The prisoner's dilemma is probably one of the most famous toy games of game theorists. It amounts to two criminals that being caught by the police are interrogated individually are offered the following deal: If both remain silent ("cooperate" with each other) both go to prison for $S$ ('short') years for small crimes that the police can prove. But if one prisoner admits the big crime ("defects") he goes free and the other spends $L$ ('long') years in prison. But if both admit the crime they both face a $M$ ('middle') year sentence. To be a dilemma the sentences should obey $0<S<M<L$ and by picking an appropriate normalisation of the unit of time, we can set $S=1$.
The standard (economist) analysis of the game goes as follows: I assume that the other prisoner has already made his decision. Then, no matter what he decided I am better off by defecting: If he cooperates, my choice is between going free and $S$ years while if he is defecting I can choose between $M$ and $L$. So I defect and he comes to the same conclusion, so we end up spending $M$ years in prison. Both defecting is in fact a Nash equilibrium.
That's not too exciting, as we could do better by both cooperating and serving only $S$ years, which is Pareto optimal but unstable because there is the temptation for each player to defect and then go free. So much for the classic analysis of this game (not iterated) which is a model for many decision problems where one has to decide between a personal advantage or the global optimum.
I first learned about this game many many years ago when still attending high school from a Douglas Hofstaedter column in the Scientific American. He makes the following observation: When defecting, I am counting on the fact that the other prisoner is not as clever as me. It only pays if the situation is asymmetric. But since the other prisoner is faced with the same problem, he will come up with the same solution so the asymmetric case of one player cooperating and the other defecting will not occur.
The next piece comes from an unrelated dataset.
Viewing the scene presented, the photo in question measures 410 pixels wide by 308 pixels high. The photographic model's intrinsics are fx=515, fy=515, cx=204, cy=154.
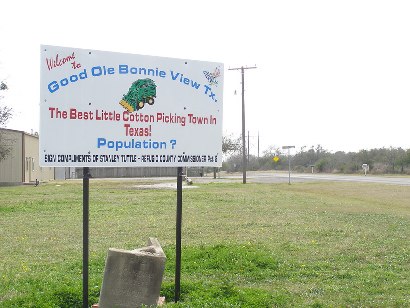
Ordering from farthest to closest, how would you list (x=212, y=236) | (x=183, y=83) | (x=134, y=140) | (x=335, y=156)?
(x=335, y=156) < (x=212, y=236) < (x=183, y=83) < (x=134, y=140)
Thus the only real possibilities are both cooperating (yielding $S$ years) and both defecting (yielding $M$ years) of which the obvious better choice is to cooperate. Hofstadter calls this argument "superrational". It is the realization that in the analysis of the Nash equilibrium the idea that my decision is independent of the other prisoner's decision might be wrong.
Then Hofstadter points out another version of this game: You receive a letter from a very rich person stating that she is studying human intelligence and she figured that you are one of the top ten intelligent people in the world. She offers you (and also the other nine top-brainers) the following game: On the bottom of the letter is a coupon. You can either ignore the letter (in which case nothing more will happen) or you write your name on the coupon and send it back. If out of the ten possible coupons she receives exactly one she gives the person who returned the coupon 100 Million dollars. If any other number of coupons arrive until the end of this year nobody will receive any money. And as a warning: You are watched over by a number of private investigators. If they notice you trying to find out who the other nine people are the whole thing is called off and again nobody will get any money. So don't even think about it.
This does not look very promising: Obviously, if you don't send in the coupon you won't get any money. So you have to send the coupon but so will the other nine and again you will receive nil. Too bad.
Well, unless you widen your strategy space and besides 'pure', deterministic strategies you also allow for 'mixed', i.e. probabilistic strategies. You could for example come up with the following strategy: You roll dice and then send the coupon only with probability $p$. Let's see which $p$ optimizes your expectation assuming the other nine player follow the same strategy: You only get the money if you send the letter (probability $p$) and all nine other don't (probablity $(1-p)^9$) so the expectation is $E=p(1-p)^9$. Setting to zero the $p$ derivative of $E$ gives $0=(1-p)^9-9p(1-p)^8=(1-p)^8(1-p-9p)$ thus $p=1/10$. So you could prepare ten envelopes but only one with the coupon and mail a random one of these to optimize your expectation.
But with this idea of taking into account also mixed strategies we can go back to the prisoner's dilemma and see what happens when both players defect with probability $p$ (this is the new part of the story I came up with this morning under the shower. Of course, I do not claim any originality here). Then the expected number of years I spend in prison is $p^2M+Lp(1-p)+(1-p)^2$. Quick check for $p$ being 0 or 1 I get back the two deterministic values. So can I do better? Obviously, this is a quadratic function of $p$ going through $(0,1)$ and $(1,M)$. So it has is minimum in the interior of the range $p\in[0,1]$ if the slope at $p=0$ is negative (remember $M>S=1$). But the slope is $2(M-L+1)p+L-2$ which is positive as long as $L>2$. But this is really the interesting parameter range for the game since for $L<2$ it is better for both players to always switch between cooperate-defect and defect-cooperate since the average sentence in the asymmetric case is shorter than the one year sentence of both cooperating. So, unless that is the case, always cooperating is still the better symmetric strategy of superrational players than the probabilistic ones.